Calculation of the dielectric function for an electron liquid

Abstract

A theory for calculating the frequency- and wave-number-dependent dielectric function of an electron liquid is presented by solving the equations of motion for the double-time retarded commutator of the charge-density fluctuation operators. It is based on a decoupling of the higher-order Green's functions, which has been achieved by demanding certain proportionality between the higher-order Green's functions and the lower order. The proportionality coefficient is determined by conserving the various frequency moments. It is shown that by conserving the first frequency moment only, we reproduce the Toigo-Woodruff result for the dielectric function. However, the present theory has the advantage of conserving frequency moments to an infinite order. The dielectric function obtained in this paper is a functional of the function $G (\overrightarrow{\mathrm{k}},\omega )$ which is considered to account for the short-range correlations arising from both the exchange and Coulomb effects.

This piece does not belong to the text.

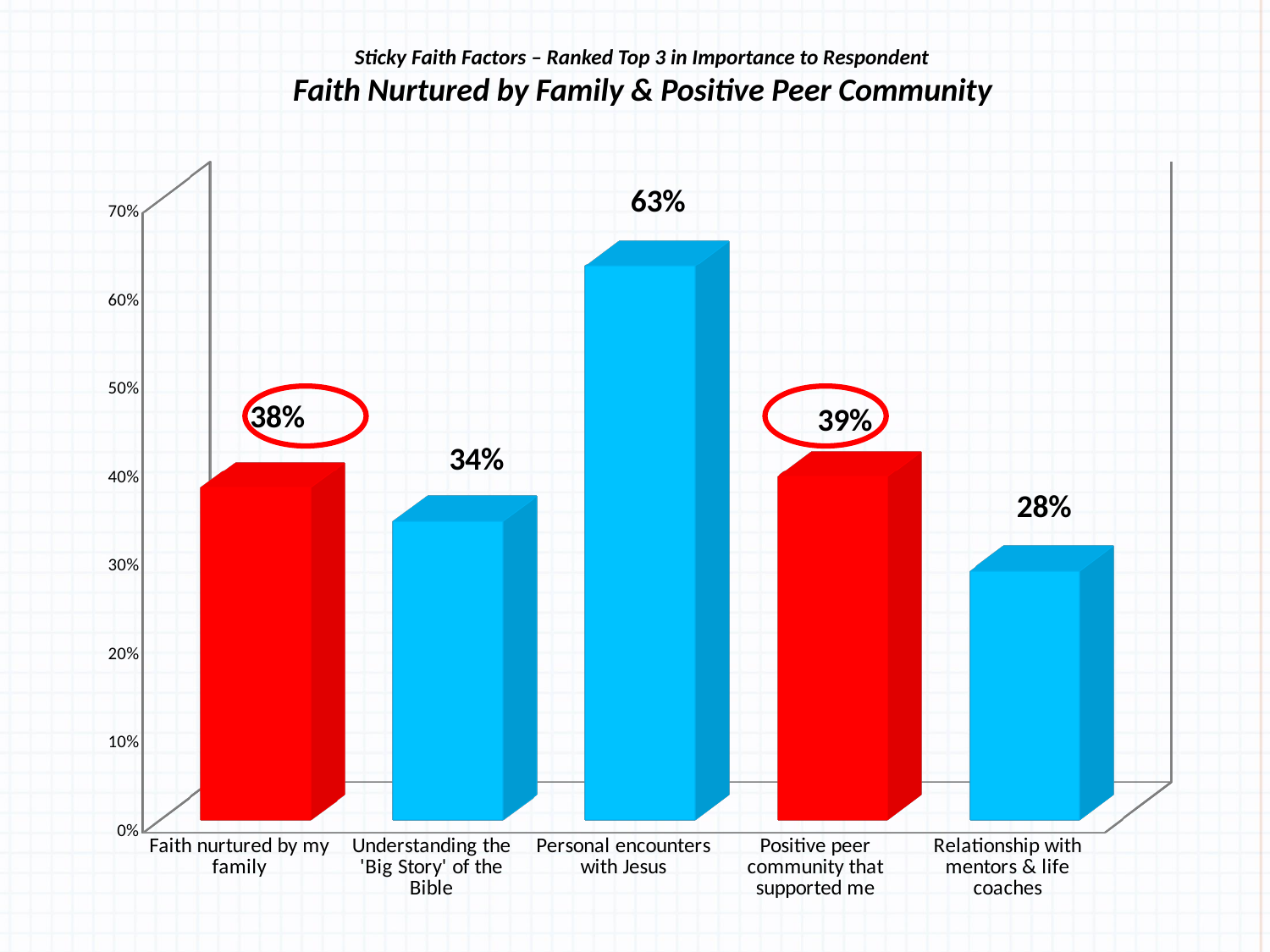
What is the value for 'Positive peer community that supported me'? 39% What is the value for 'Personal encounters with Jesus'? 63% What is the value for 'Faith nurtured by my family'? 38% What is the difference between 'Personal encounters with Jesus' and 'Understanding the 'Big Story' of the Bible'? 29% Which two bars are coloured red and circled? Faith nurtured by my family and Positive peer community that supported me How many categories are shown on the chart? 5 What is the value for 'Relationship with mentors & life coaches'? 28% Is the value for 'Personal encounters with Jesus' greater or less than 50%? greater Which category has the highest value? Personal encounters with Jesus What kind of chart is shown on the slide? bar chart Which category has the lowest value? Relationship with mentors & life coaches Which is larger: 'Understanding the 'Big Story' of the Bible' or 'Relationship with mentors & life coaches'? Understanding the 'Big Story' of the Bible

This turns out to be the same as the one derived by Rajagopal who solved variationally the integral equation for the irreducible vertex function containing only linear exchange processes. Numerical evaluation of the function $G (\overrightarrow{\mathrm{k}},\omega )$ has been made for various values of $k$ in the limit $\omega =0\mathrm{}$, and the results are compared with those of the earlier theories. In contrast to all the earlier theories, we find a very sharp peak in the value of our $G\mathrm{}\left(k\right)\mathrm{}$ around $k=2\mathrm{}{k}_F$. It is further interesting to note that the present theory satisfies exactly the compressibility sum rule. An important result of this theory is that the value of $G\left(k\right)\mathrm{}$, obtained in this paper in the limit $k\to \infty$, happens to be $\frac{1}{3}$, which is in complete agreement with the value of $G \left(\infty \right)$ in the Hartree-Fock approximation. This we consider to be a great success over the other existing theories.